_Task instructions_
Starting at the top line and ending at the bottom one, repeat the entries exactly and drop every picture.

══ Records ══

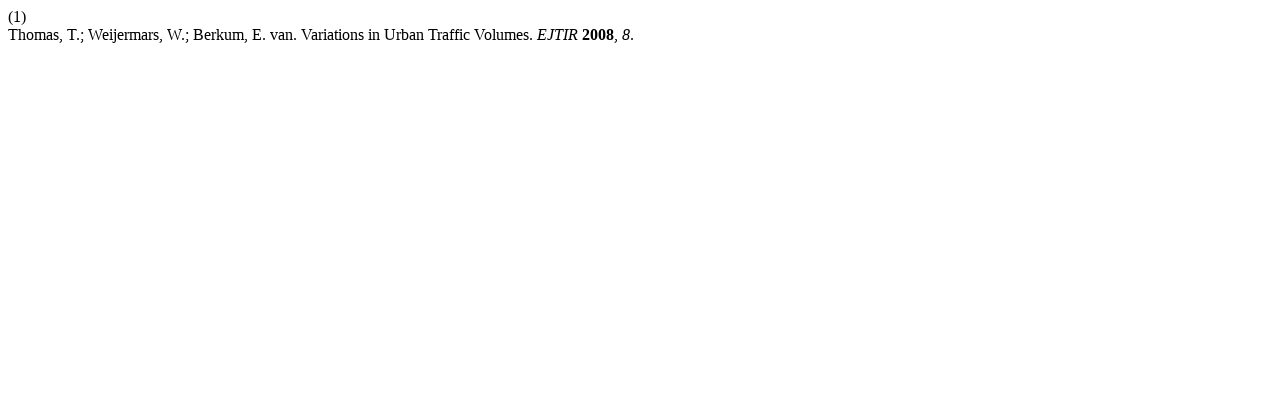

--- FILE ---
content_type: text/html; charset=UTF-8
request_url: https://journals.open.tudelft.nl/ejtir/citationstylelanguage/get/acs-nano?submissionId=3350&publicationId=2954
body_size: 58
content:
<div class="csl-bib-body">
  <div class="csl-entry"><div class="csl-left-margin">(1)</div><div class="csl-right-inline">Thomas, T.; Weijermars, W.; Berkum, E. van. Variations in Urban Traffic Volumes. <i>EJTIR</i> <b>2008</b>, <i>8</i>.</div></div>
</div>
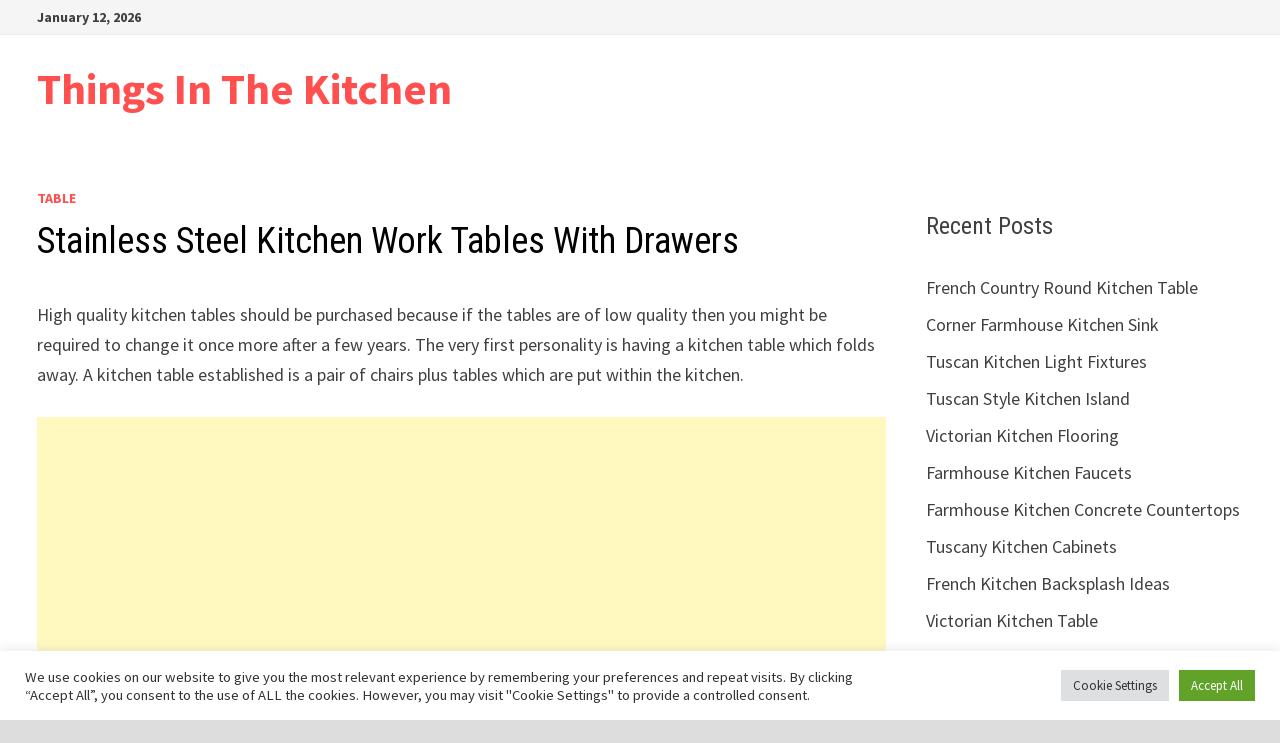

--- FILE ---
content_type: text/html; charset=utf-8
request_url: https://www.google.com/recaptcha/api2/aframe
body_size: 267
content:
<!DOCTYPE HTML><html><head><meta http-equiv="content-type" content="text/html; charset=UTF-8"></head><body><script nonce="qVQekP-1Tqikpb4ID6ZZEg">/** Anti-fraud and anti-abuse applications only. See google.com/recaptcha */ try{var clients={'sodar':'https://pagead2.googlesyndication.com/pagead/sodar?'};window.addEventListener("message",function(a){try{if(a.source===window.parent){var b=JSON.parse(a.data);var c=clients[b['id']];if(c){var d=document.createElement('img');d.src=c+b['params']+'&rc='+(localStorage.getItem("rc::a")?sessionStorage.getItem("rc::b"):"");window.document.body.appendChild(d);sessionStorage.setItem("rc::e",parseInt(sessionStorage.getItem("rc::e")||0)+1);localStorage.setItem("rc::h",'1768654838648');}}}catch(b){}});window.parent.postMessage("_grecaptcha_ready", "*");}catch(b){}</script></body></html>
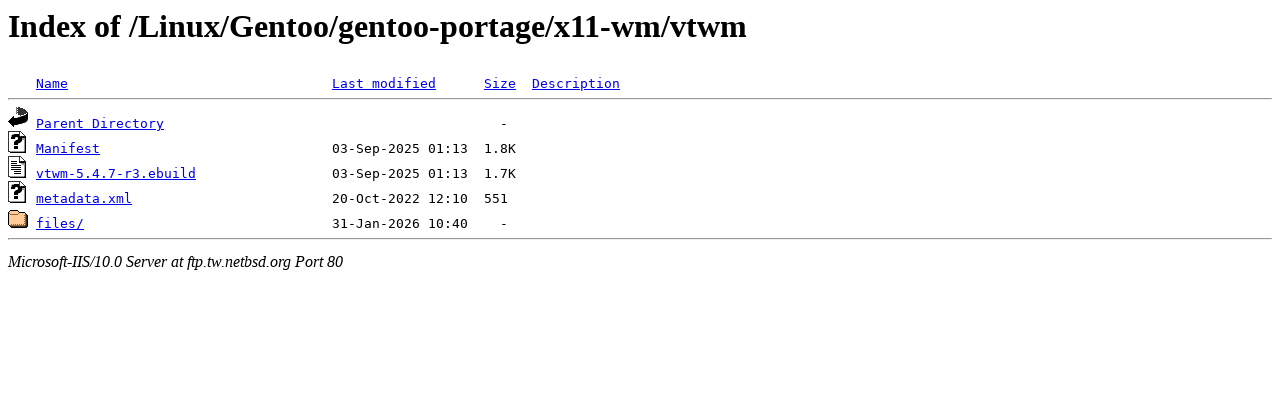

--- FILE ---
content_type: text/html;charset=ISO-8859-1
request_url: http://ftp.tw.netbsd.org/Linux/Gentoo/gentoo-portage/x11-wm/vtwm/?C=S;O=D
body_size: 1209
content:
<!DOCTYPE HTML PUBLIC "-//W3C//DTD HTML 3.2 Final//EN">
<html>
 <head>
  <title>Index of /Linux/Gentoo/gentoo-portage/x11-wm/vtwm</title>
 </head>
 <body>
<h1>Index of /Linux/Gentoo/gentoo-portage/x11-wm/vtwm</h1>
<pre><img src="/icons/blank.gif" alt="Icon "> <a href="?C=N;O=A">Name</a>                                 <a href="?C=M;O=A">Last modified</a>      <a href="?C=S;O=A">Size</a>  <a href="?C=D;O=A">Description</a><hr><img src="/icons/back.gif" alt="[DIR]"> <a href="/Linux/Gentoo/gentoo-portage/x11-wm/">Parent Directory</a>                                          -   
<img src="/icons/unknown.gif" alt="[   ]"> <a href="Manifest">Manifest</a>                             03-Sep-2025 01:13  1.8K  
<img src="/icons/text.gif" alt="[TXT]"> <a href="vtwm-5.4.7-r3.ebuild">vtwm-5.4.7-r3.ebuild</a>                 03-Sep-2025 01:13  1.7K  
<img src="/icons/unknown.gif" alt="[   ]"> <a href="metadata.xml">metadata.xml</a>                         20-Oct-2022 12:10  551   
<img src="/icons/folder.gif" alt="[DIR]"> <a href="files/">files/</a>                               31-Jan-2026 10:40    -   
<hr></pre>
<address>Microsoft-IIS/10.0 Server at ftp.tw.netbsd.org Port 80</address>
</body></html>
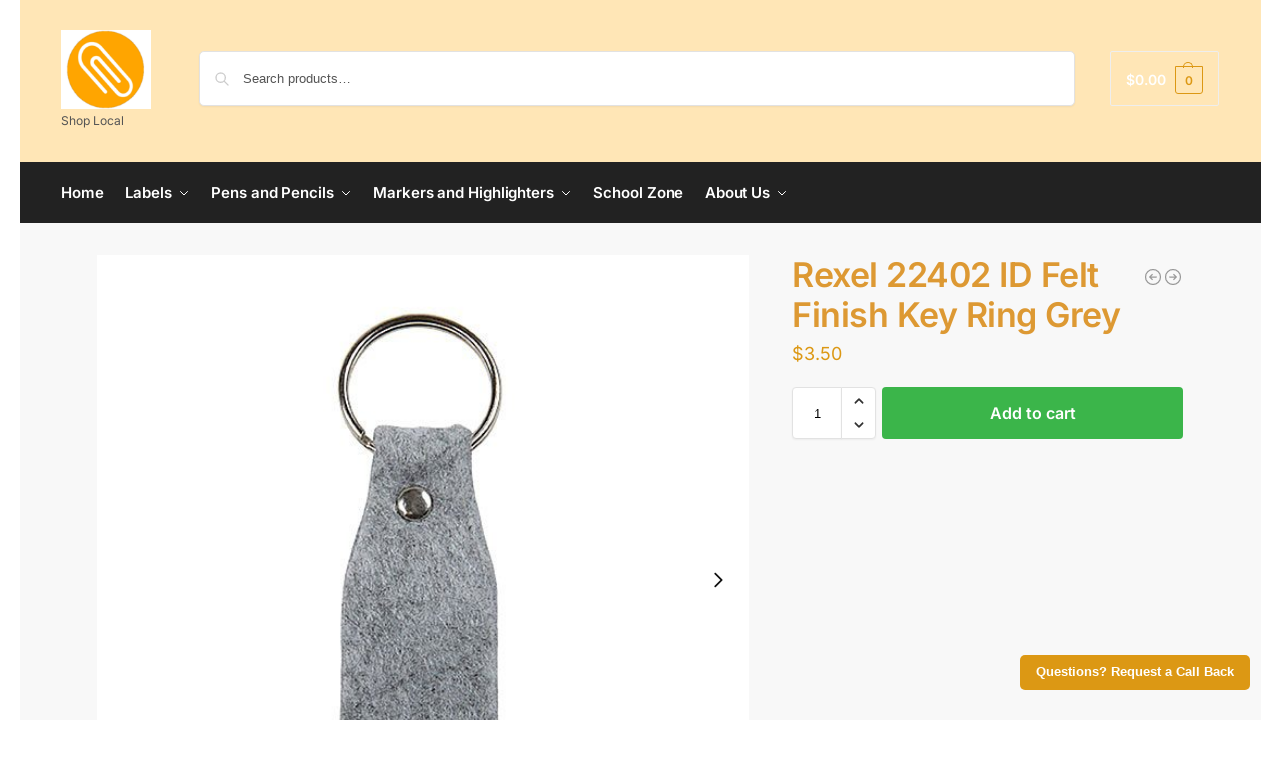

--- FILE ---
content_type: text/html; charset=utf-8
request_url: https://www.google.com/recaptcha/api2/aframe
body_size: 268
content:
<!DOCTYPE HTML><html><head><meta http-equiv="content-type" content="text/html; charset=UTF-8"></head><body><script nonce="GeMCDs1r7Gv-VU4f5UKV7w">/** Anti-fraud and anti-abuse applications only. See google.com/recaptcha */ try{var clients={'sodar':'https://pagead2.googlesyndication.com/pagead/sodar?'};window.addEventListener("message",function(a){try{if(a.source===window.parent){var b=JSON.parse(a.data);var c=clients[b['id']];if(c){var d=document.createElement('img');d.src=c+b['params']+'&rc='+(localStorage.getItem("rc::a")?sessionStorage.getItem("rc::b"):"");window.document.body.appendChild(d);sessionStorage.setItem("rc::e",parseInt(sessionStorage.getItem("rc::e")||0)+1);localStorage.setItem("rc::h",'1769232653810');}}}catch(b){}});window.parent.postMessage("_grecaptcha_ready", "*");}catch(b){}</script></body></html>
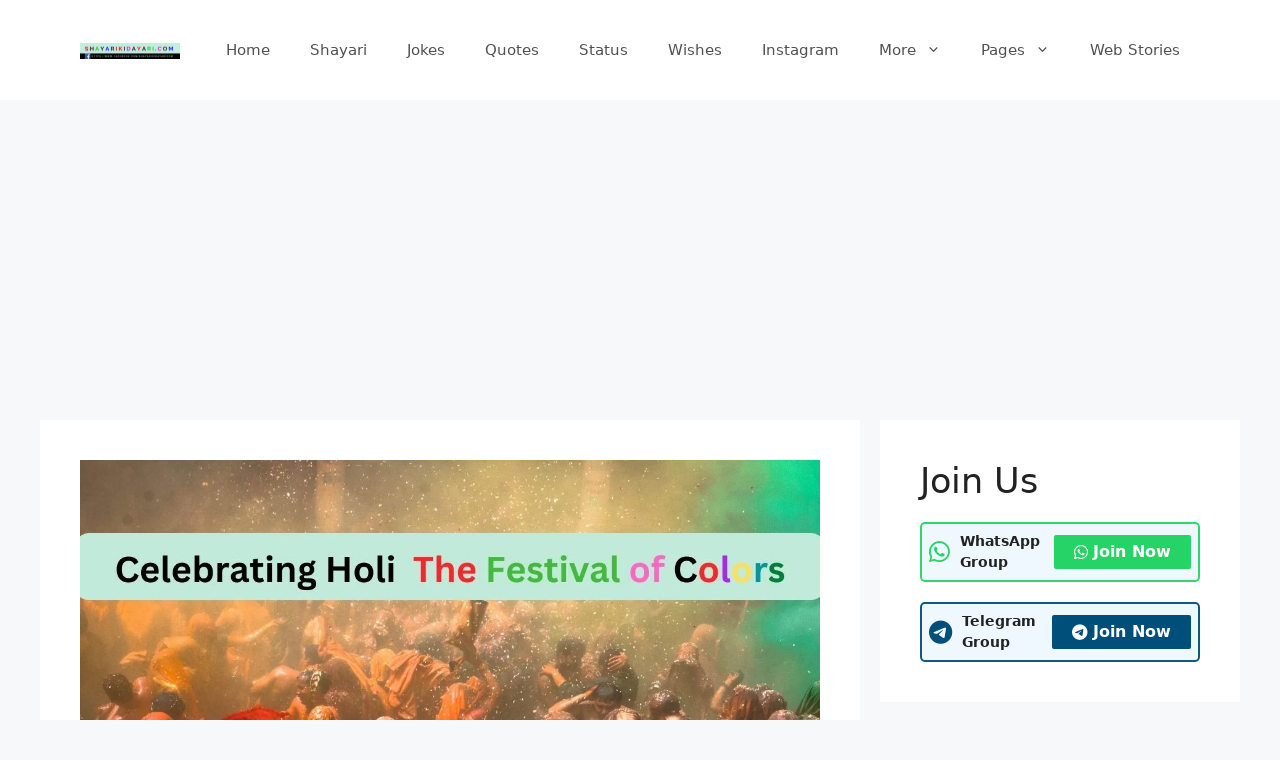

--- FILE ---
content_type: text/html; charset=utf-8
request_url: https://www.google.com/recaptcha/api2/aframe
body_size: 256
content:
<!DOCTYPE HTML><html><head><meta http-equiv="content-type" content="text/html; charset=UTF-8"></head><body><script nonce="cee6A9D7b8rp3RvdQp4D9w">/** Anti-fraud and anti-abuse applications only. See google.com/recaptcha */ try{var clients={'sodar':'https://pagead2.googlesyndication.com/pagead/sodar?'};window.addEventListener("message",function(a){try{if(a.source===window.parent){var b=JSON.parse(a.data);var c=clients[b['id']];if(c){var d=document.createElement('img');d.src=c+b['params']+'&rc='+(localStorage.getItem("rc::a")?sessionStorage.getItem("rc::b"):"");window.document.body.appendChild(d);sessionStorage.setItem("rc::e",parseInt(sessionStorage.getItem("rc::e")||0)+1);localStorage.setItem("rc::h",'1768738093095');}}}catch(b){}});window.parent.postMessage("_grecaptcha_ready", "*");}catch(b){}</script></body></html>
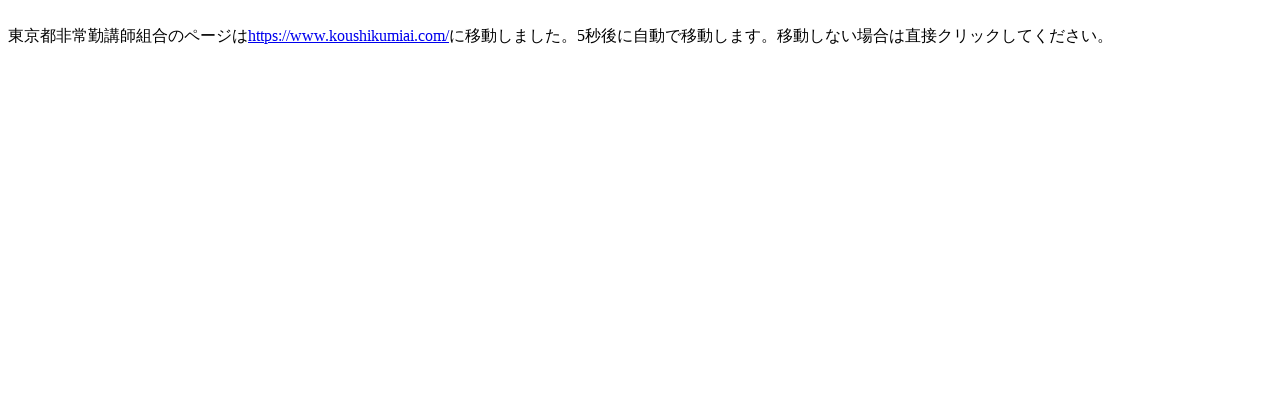

--- FILE ---
content_type: text/html
request_url: http://tokoso.com/index.html
body_size: 350
content:
<html>
<head>
<meta http-equiv="Content-Type" content="text/html; charset=UTF-8">
<title>東京都非常勤講師組合</title>
<meta http-equiv="REFRESH" content="5;URL=https://www.koushikumiai.com/">
</head>

<body bgcolor="#FFFFFF">
<br>
東京都非常勤講師組合のページは<a href="https://www.koushikumiai.com/">https://www.koushikumiai.com/</a>に移動しました。5秒後に自動で移動します。移動しない場合は直接クリックしてください。<br>
</body>
</html>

═══

_Response_
--- FILE ---
content_type: text/html; charset=UTF-8
request_url: https://journals.open.tudelft.nl/ejtir/citationstylelanguage/get/acs-nano?submissionId=3350&publicationId=2954
body_size: 58
content:
<div class="csl-bib-body">
  <div class="csl-entry"><div class="csl-left-margin">(1)</div><div class="csl-right-inline">Thomas, T.; Weijermars, W.; Berkum, E. van. Variations in Urban Traffic Volumes. <i>EJTIR</i> <b>2008</b>, <i>8</i>.</div></div>
</div>

--- FILE ---
content_type: text/html; charset=utf-8
request_url: https://www.google.com/recaptcha/api2/aframe
body_size: 267
content:
<!DOCTYPE HTML><html><head><meta http-equiv="content-type" content="text/html; charset=UTF-8"></head><body><script nonce="qVQekP-1Tqikpb4ID6ZZEg">/** Anti-fraud and anti-abuse applications only. See google.com/recaptcha */ try{var clients={'sodar':'https://pagead2.googlesyndication.com/pagead/sodar?'};window.addEventListener("message",function(a){try{if(a.source===window.parent){var b=JSON.parse(a.data);var c=clients[b['id']];if(c){var d=document.createElement('img');d.src=c+b['params']+'&rc='+(localStorage.getItem("rc::a")?sessionStorage.getItem("rc::b"):"");window.document.body.appendChild(d);sessionStorage.setItem("rc::e",parseInt(sessionStorage.getItem("rc::e")||0)+1);localStorage.setItem("rc::h",'1768654838648');}}}catch(b){}});window.parent.postMessage("_grecaptcha_ready", "*");}catch(b){}</script></body></html>

--- FILE ---
content_type: text/html;charset=ISO-8859-1
request_url: http://ftp.tw.netbsd.org/Linux/Gentoo/gentoo-portage/x11-wm/vtwm/?C=S;O=D
body_size: 1209
content:
<!DOCTYPE HTML PUBLIC "-//W3C//DTD HTML 3.2 Final//EN">
<html>
 <head>
  <title>Index of /Linux/Gentoo/gentoo-portage/x11-wm/vtwm</title>
 </head>
 <body>
<h1>Index of /Linux/Gentoo/gentoo-portage/x11-wm/vtwm</h1>
<pre><img src="/icons/blank.gif" alt="Icon "> <a href="?C=N;O=A">Name</a>                                 <a href="?C=M;O=A">Last modified</a>      <a href="?C=S;O=A">Size</a>  <a href="?C=D;O=A">Description</a><hr><img src="/icons/back.gif" alt="[DIR]"> <a href="/Linux/Gentoo/gentoo-portage/x11-wm/">Parent Directory</a>                                          -   
<img src="/icons/unknown.gif" alt="[   ]"> <a href="Manifest">Manifest</a>                             03-Sep-2025 01:13  1.8K  
<img src="/icons/text.gif" alt="[TXT]"> <a href="vtwm-5.4.7-r3.ebuild">vtwm-5.4.7-r3.ebuild</a>                 03-Sep-2025 01:13  1.7K  
<img src="/icons/unknown.gif" alt="[   ]"> <a href="metadata.xml">metadata.xml</a>                         20-Oct-2022 12:10  551   
<img src="/icons/folder.gif" alt="[DIR]"> <a href="files/">files/</a>                               31-Jan-2026 10:40    -   
<hr></pre>
<address>Microsoft-IIS/10.0 Server at ftp.tw.netbsd.org Port 80</address>
</body></html>

--- FILE ---
content_type: text/html; charset=utf-8
request_url: https://www.google.com/recaptcha/api2/aframe
body_size: 268
content:
<!DOCTYPE HTML><html><head><meta http-equiv="content-type" content="text/html; charset=UTF-8"></head><body><script nonce="GeMCDs1r7Gv-VU4f5UKV7w">/** Anti-fraud and anti-abuse applications only. See google.com/recaptcha */ try{var clients={'sodar':'https://pagead2.googlesyndication.com/pagead/sodar?'};window.addEventListener("message",function(a){try{if(a.source===window.parent){var b=JSON.parse(a.data);var c=clients[b['id']];if(c){var d=document.createElement('img');d.src=c+b['params']+'&rc='+(localStorage.getItem("rc::a")?sessionStorage.getItem("rc::b"):"");window.document.body.appendChild(d);sessionStorage.setItem("rc::e",parseInt(sessionStorage.getItem("rc::e")||0)+1);localStorage.setItem("rc::h",'1769232653810');}}}catch(b){}});window.parent.postMessage("_grecaptcha_ready", "*");}catch(b){}</script></body></html>

--- FILE ---
content_type: text/html; charset=utf-8
request_url: https://www.google.com/recaptcha/api2/aframe
body_size: 256
content:
<!DOCTYPE HTML><html><head><meta http-equiv="content-type" content="text/html; charset=UTF-8"></head><body><script nonce="cee6A9D7b8rp3RvdQp4D9w">/** Anti-fraud and anti-abuse applications only. See google.com/recaptcha */ try{var clients={'sodar':'https://pagead2.googlesyndication.com/pagead/sodar?'};window.addEventListener("message",function(a){try{if(a.source===window.parent){var b=JSON.parse(a.data);var c=clients[b['id']];if(c){var d=document.createElement('img');d.src=c+b['params']+'&rc='+(localStorage.getItem("rc::a")?sessionStorage.getItem("rc::b"):"");window.document.body.appendChild(d);sessionStorage.setItem("rc::e",parseInt(sessionStorage.getItem("rc::e")||0)+1);localStorage.setItem("rc::h",'1768738093095');}}}catch(b){}});window.parent.postMessage("_grecaptcha_ready", "*");}catch(b){}</script></body></html>

--- FILE ---
content_type: text/html
request_url: http://tokoso.com/index.html
body_size: 350
content:
<html>
<head>
<meta http-equiv="Content-Type" content="text/html; charset=UTF-8">
<title>東京都非常勤講師組合</title>
<meta http-equiv="REFRESH" content="5;URL=https://www.koushikumiai.com/">
</head>

<body bgcolor="#FFFFFF">
<br>
東京都非常勤講師組合のページは<a href="https://www.koushikumiai.com/">https://www.koushikumiai.com/</a>に移動しました。5秒後に自動で移動します。移動しない場合は直接クリックしてください。<br>
</body>
</html>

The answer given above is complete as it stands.